I didn’t sign up to have children only to give up on parenting at this stage of the game. They know I am not their friend; they have plenty of those. I am their mother. It is not my job to make them happy every second of the day. It is my job to raise them to become decent human beings who will positively impact this world. I am raising them to be independent someday and they need limits while they are maturing into that independence.
I can’t imagine my kids waking up every morning bombarded with social media news reports of riots, shootings, and unimaginable violence. And then receiving 500 texts before breakfast from friends speculating about events they don’t fully understand. I can’t imagine my children’s’ eyes widening in horror as they watch live video clips of people getting cursed out, beaten, handcuffed, locked up, or worse.

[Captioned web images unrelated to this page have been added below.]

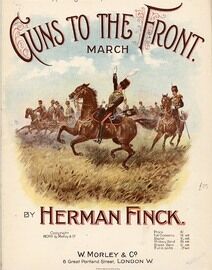 Guns to the Front - March piano solo dedicated to Maurice Jacobi Esq.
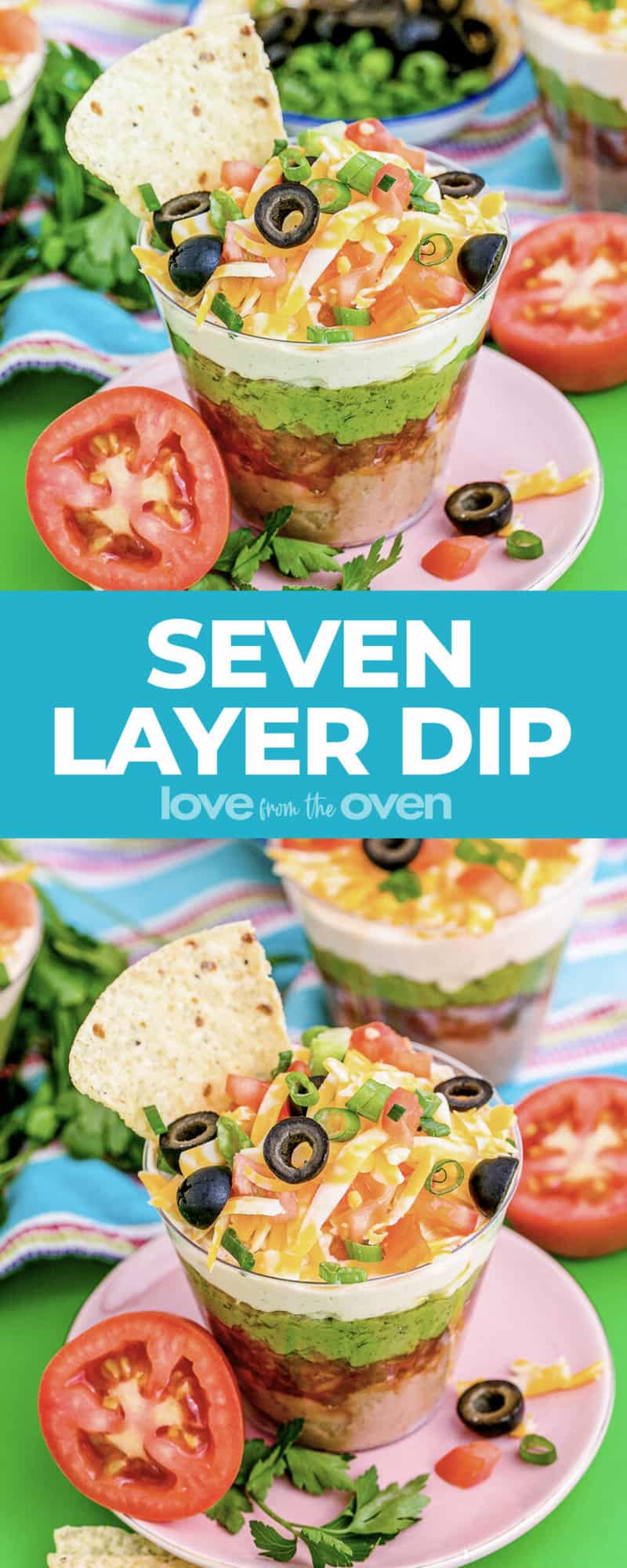 7 Layer Taco Dip • Love From The Oven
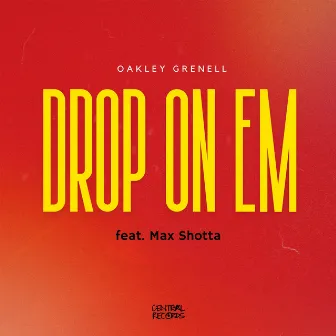 Drop on Em by Oakley Grenell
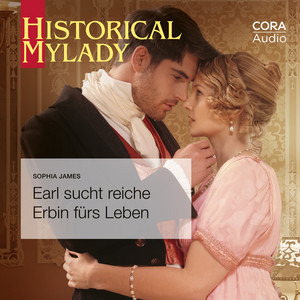 Earl sucht reiche Erbin fürs Leben (Historical MyLady 601)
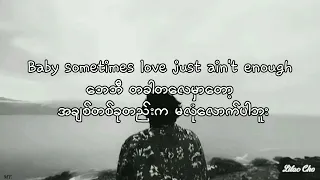 Download Sometimes Love Just Ain’t Enough (COVER) //Myanmar Subtitle #mmsub #lyrics MP3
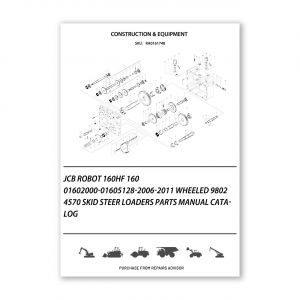 RA0161748_JCB-ROBOT-160HF-160-01602000-01605128-2006-2011-WHEELED-9802-4570-Skid-Steer-Loaders-Parts-manual-catalog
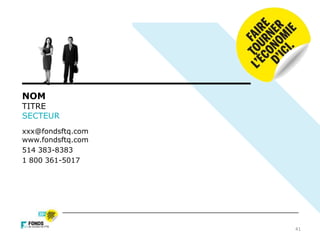 41
NOM
TITRE
SECTEUR
xxx@fondsftq.com
www.fondsftq.com
514 383-8383
1 800 361-5017
 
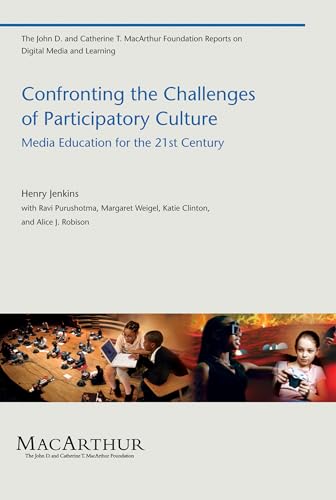 Confronting the Challenges of Participatory Culture: Media Education for the 21st Century (The John D. and Catherine T. MacArthur Foundation Reports on Digital Media and Learning) Cover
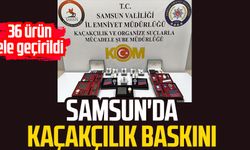 Samsun'da kaçakçılık baskını: 36 ürün ele geçirildi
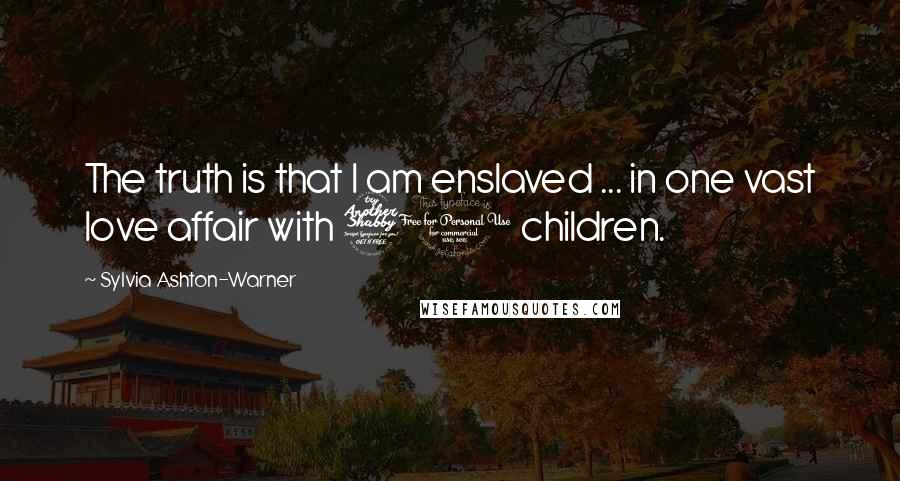 Sylvia Ashton-Warner Quotes: The truth is that I am enslaved ... in one vast love affair with 70 children.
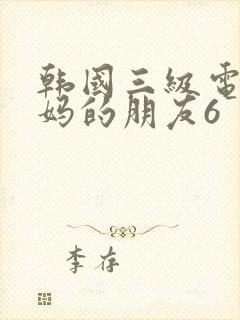 韩国三级电影妈妈的朋友6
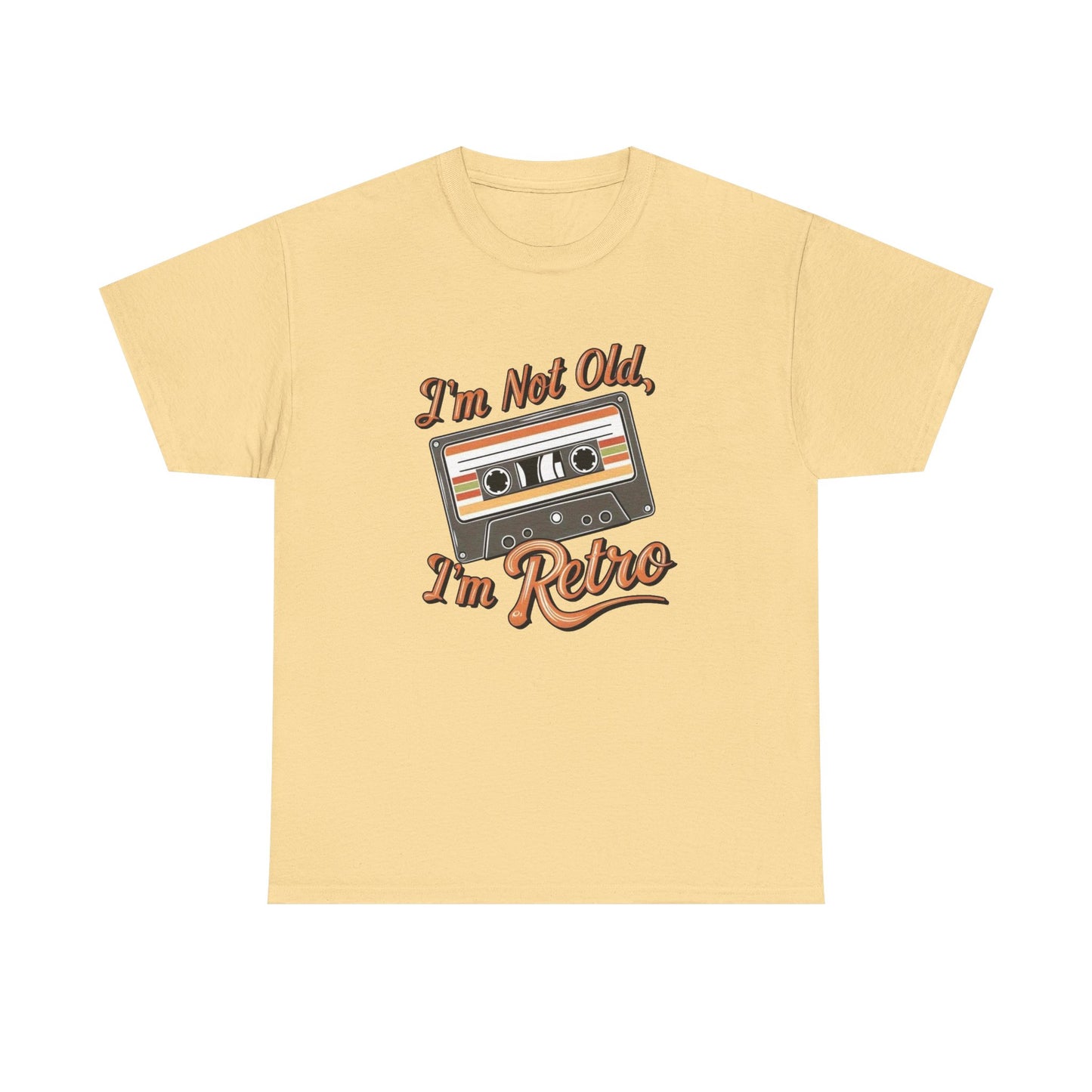 I'm Not Old I'm Retro Graphic T Shirt NEW Unisex Heavy Cotton Tee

I can’t imagine my children going onto YouTube and stumbling across a step-by-step guide on how to successfully hang themselves. I can’t imagine my children chatting with a seemingly genuine individual and becoming emotionally attached . . . only to find out the person has unmentionable intentions with my children.
I can’t imagine the filth and nastiness of the world we live in (that I can’t even stomach half the time) being accessible to my children 24/7 because of a device I willingly placed into their hands.
I brought these children into the world 12, 11, and nine short years ago. I’m not ready for them to be grown up yet. And they aren’t either.
There are privileges that come with being an adult. And responsibility, too. All of that will come in time when they are cognitively, emotionally, socially, and physically mature enough to handle it.
For now, they are children. They still have stuffed animals. They still climb trees. They still want me to watch them do tricks in the pool. They love surprise trips to the candy store and getting to stay up late for fireworks. I’m just not ready to lose that yet.